BY ROBBIE GOLDMAN – FAN FUEL BLOGGER
After the strike in 1994 that cancelled the World Series, baseball was saved on the backs of superstars. Players like Mark McGwire, Barry Bonds, Roger Clemens and Sammy Sosa were the best players in the league. These were the guys that even the casual fan knew about, especially after the great home run race between Sosa and McGwire in 1998 that saw Roger Maris’s single-season home run record of 61 broken (McGwire 70, Sosa 66).
After Jose Canseco exposed the steroid problem in baseball with his book “Juiced”, the popularity of these players quickly diminished.
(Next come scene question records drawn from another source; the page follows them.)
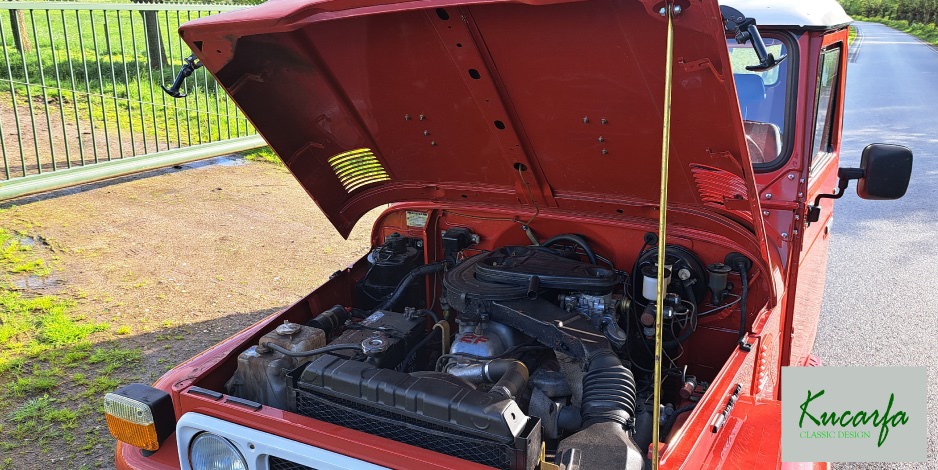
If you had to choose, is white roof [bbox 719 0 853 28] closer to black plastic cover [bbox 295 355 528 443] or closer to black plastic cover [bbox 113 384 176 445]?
black plastic cover [bbox 295 355 528 443]

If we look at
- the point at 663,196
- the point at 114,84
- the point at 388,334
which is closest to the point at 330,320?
the point at 388,334

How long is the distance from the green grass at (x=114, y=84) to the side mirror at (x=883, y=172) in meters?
6.91

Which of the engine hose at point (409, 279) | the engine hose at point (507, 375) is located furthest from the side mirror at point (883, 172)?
the engine hose at point (409, 279)

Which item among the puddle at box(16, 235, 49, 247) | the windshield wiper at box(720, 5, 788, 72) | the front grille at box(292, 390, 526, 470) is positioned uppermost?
the windshield wiper at box(720, 5, 788, 72)

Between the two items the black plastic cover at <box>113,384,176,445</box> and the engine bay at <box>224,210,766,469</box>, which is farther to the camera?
the black plastic cover at <box>113,384,176,445</box>

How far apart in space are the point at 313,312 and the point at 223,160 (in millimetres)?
6543

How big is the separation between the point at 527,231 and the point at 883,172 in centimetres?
147

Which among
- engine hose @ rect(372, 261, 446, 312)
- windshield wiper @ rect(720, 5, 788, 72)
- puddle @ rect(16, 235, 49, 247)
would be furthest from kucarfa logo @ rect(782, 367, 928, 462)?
puddle @ rect(16, 235, 49, 247)

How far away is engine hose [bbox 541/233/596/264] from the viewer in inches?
→ 114

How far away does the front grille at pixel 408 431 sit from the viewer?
182 centimetres

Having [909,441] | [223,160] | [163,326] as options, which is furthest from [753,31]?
[223,160]

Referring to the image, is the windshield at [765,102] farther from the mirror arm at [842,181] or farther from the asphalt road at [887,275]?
the asphalt road at [887,275]

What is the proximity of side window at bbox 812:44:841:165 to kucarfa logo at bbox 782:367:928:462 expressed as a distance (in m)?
1.08

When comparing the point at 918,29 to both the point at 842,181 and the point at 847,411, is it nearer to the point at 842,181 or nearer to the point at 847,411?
the point at 842,181
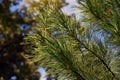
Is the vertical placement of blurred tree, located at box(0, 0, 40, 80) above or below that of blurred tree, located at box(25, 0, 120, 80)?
below

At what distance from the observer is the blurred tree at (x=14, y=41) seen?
11.7m

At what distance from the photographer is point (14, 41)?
12.1 metres

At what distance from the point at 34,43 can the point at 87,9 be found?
0.60 metres

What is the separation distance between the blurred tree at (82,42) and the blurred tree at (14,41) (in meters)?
8.58

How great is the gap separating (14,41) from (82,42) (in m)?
9.30

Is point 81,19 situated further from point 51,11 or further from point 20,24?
point 20,24

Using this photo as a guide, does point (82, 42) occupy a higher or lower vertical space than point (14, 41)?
higher

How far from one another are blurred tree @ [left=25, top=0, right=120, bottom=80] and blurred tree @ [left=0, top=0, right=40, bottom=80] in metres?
A: 8.58

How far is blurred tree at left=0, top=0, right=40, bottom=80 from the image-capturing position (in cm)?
1166

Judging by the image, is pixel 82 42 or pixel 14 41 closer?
pixel 82 42

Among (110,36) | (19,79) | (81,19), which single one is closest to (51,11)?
(81,19)

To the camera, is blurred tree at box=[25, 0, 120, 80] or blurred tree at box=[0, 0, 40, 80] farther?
blurred tree at box=[0, 0, 40, 80]

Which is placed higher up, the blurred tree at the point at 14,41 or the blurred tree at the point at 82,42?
the blurred tree at the point at 82,42

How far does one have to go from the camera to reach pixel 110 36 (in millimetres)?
3014
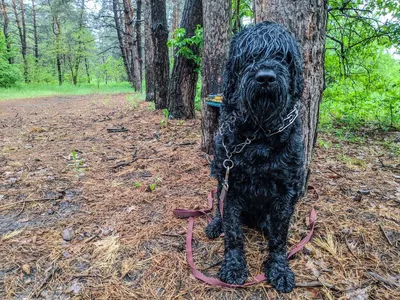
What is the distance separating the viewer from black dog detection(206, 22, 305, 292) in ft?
5.81

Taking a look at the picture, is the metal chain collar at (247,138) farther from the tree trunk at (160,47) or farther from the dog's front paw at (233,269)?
the tree trunk at (160,47)

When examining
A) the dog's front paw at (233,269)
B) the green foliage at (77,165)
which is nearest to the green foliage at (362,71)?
the dog's front paw at (233,269)

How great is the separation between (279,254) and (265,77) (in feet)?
4.76

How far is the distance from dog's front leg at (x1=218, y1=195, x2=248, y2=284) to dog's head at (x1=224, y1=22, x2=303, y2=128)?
2.40 ft

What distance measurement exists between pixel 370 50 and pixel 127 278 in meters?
6.32

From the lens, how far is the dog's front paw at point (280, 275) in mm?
2037

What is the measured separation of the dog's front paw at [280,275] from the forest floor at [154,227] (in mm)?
56

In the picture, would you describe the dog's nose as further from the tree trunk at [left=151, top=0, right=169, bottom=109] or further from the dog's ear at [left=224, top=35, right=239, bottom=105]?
the tree trunk at [left=151, top=0, right=169, bottom=109]

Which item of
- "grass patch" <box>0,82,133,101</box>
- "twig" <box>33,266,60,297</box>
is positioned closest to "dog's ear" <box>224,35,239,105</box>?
"twig" <box>33,266,60,297</box>

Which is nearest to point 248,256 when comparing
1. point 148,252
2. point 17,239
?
point 148,252

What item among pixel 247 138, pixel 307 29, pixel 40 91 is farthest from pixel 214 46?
pixel 40 91

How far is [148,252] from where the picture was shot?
2.46m

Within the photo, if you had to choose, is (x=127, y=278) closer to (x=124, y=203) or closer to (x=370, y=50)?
(x=124, y=203)

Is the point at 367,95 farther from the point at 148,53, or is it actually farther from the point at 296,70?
the point at 148,53
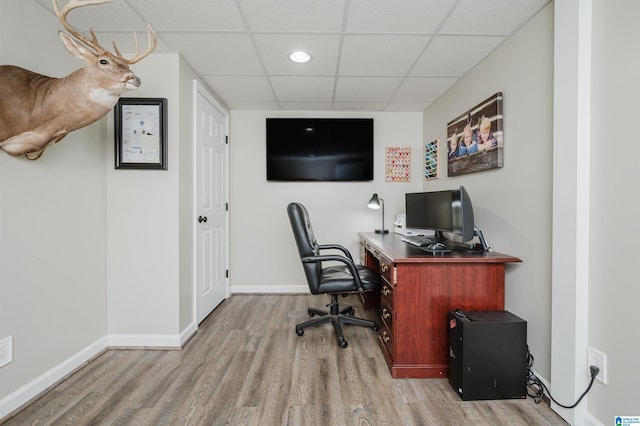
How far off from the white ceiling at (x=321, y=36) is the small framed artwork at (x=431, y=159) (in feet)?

Now five years after Clemens and Bonds retired, they’re up for induction to the prestigious National Baseball Hall Of Fame in Cooperstown. Just looking at their numbers they deserve to be in. But with the steroid allegations, some voters are hesitant to vote for them on the ballot.
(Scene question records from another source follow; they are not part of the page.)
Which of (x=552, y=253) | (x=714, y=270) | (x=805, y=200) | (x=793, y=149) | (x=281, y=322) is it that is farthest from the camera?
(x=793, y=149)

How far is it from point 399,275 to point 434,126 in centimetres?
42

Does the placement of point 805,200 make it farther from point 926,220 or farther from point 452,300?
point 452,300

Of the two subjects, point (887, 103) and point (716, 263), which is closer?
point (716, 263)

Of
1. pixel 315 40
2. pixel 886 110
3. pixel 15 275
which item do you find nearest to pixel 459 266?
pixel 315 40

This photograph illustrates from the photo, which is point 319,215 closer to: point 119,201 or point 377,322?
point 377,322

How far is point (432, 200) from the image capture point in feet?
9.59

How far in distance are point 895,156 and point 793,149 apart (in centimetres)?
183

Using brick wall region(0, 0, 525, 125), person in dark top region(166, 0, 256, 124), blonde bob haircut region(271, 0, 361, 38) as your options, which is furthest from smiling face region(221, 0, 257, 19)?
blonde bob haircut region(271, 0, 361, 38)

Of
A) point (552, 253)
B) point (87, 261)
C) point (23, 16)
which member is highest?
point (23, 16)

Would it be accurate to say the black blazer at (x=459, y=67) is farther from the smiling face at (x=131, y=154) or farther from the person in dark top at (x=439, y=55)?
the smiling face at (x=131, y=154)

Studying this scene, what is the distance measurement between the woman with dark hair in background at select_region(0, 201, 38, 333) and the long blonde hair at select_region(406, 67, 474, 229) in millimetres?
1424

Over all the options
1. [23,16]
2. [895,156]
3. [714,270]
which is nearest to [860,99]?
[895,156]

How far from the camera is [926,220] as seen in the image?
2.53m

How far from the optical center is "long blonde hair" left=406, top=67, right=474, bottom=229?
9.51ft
Other players, like Jeff Bagwell and Craig Biggio, who have never been caught using steroids or any other PED, have some people suspicious just because of the era in which they played.
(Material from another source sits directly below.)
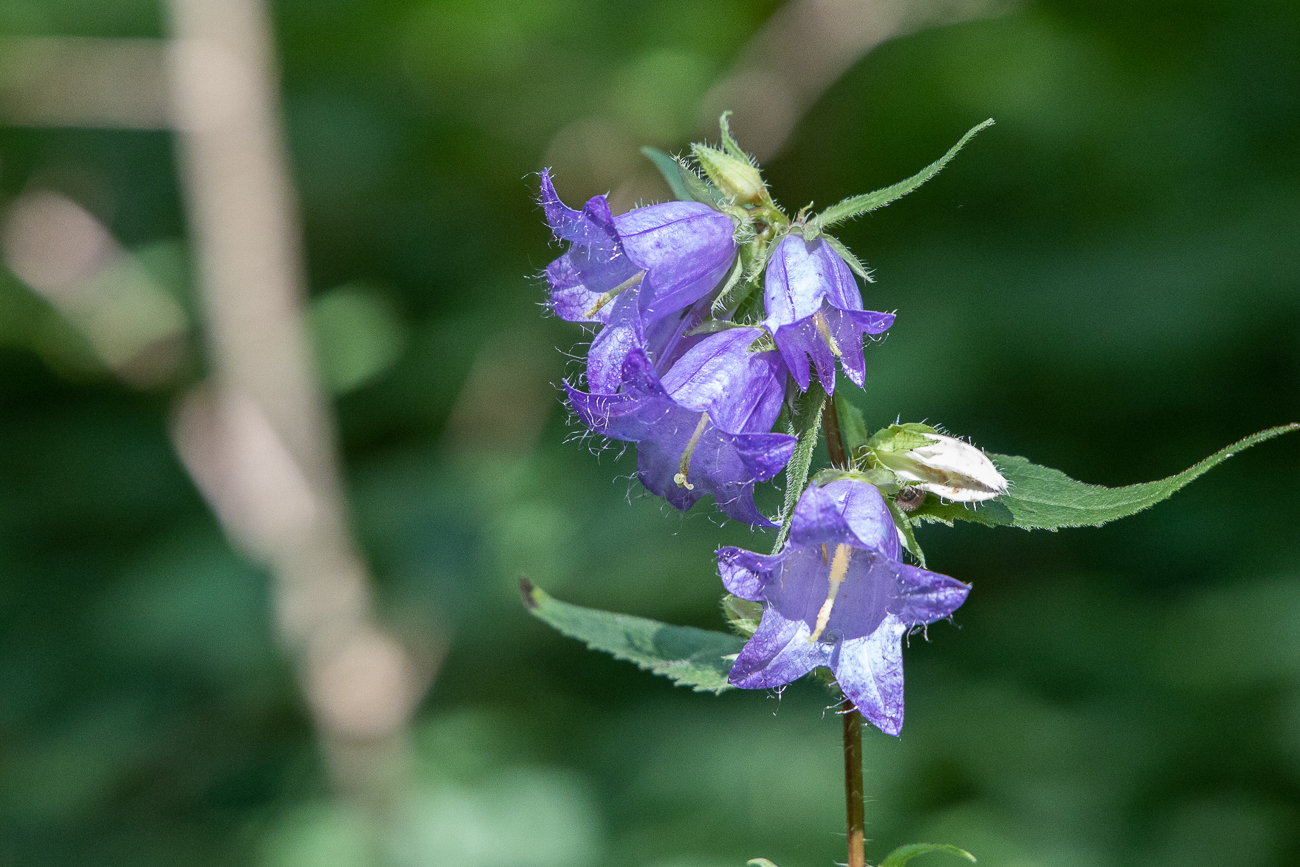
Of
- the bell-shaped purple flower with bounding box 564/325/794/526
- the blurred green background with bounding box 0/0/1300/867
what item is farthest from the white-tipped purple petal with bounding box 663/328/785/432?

What the writers who vote on the Hall of Fame have to understand, is that it wasn’t only the good players were on PEDs. Players like Jeremy Giambi and Gregg Zaun who never had great careers, were named by the Mitchell Report. Many other subpar players were caught as well. This shows that not only good players took steroids, almost everyone did and if you didn’t take them, you truly were behind the competition.
If it were up to me both players would go into the Hall of Fame. They both had great careers with or without steroids and there are also a few others in the Hall, like Bill Mazeroski, who in my opinion don’t deserve to be there no matter how you look at the numbers.
However, on the plaques of all players who go in from the “steroid era” I would make note that they were suspected to be on steroids or have a separate “steroid wing” of the Hall of Fame, completely separate from the rest and put Bonds, Clemens, and Sosa in that part. This would be a fair way of showing that although these players had Hall of Fame worthy careers they might have had help from PEDs along the way.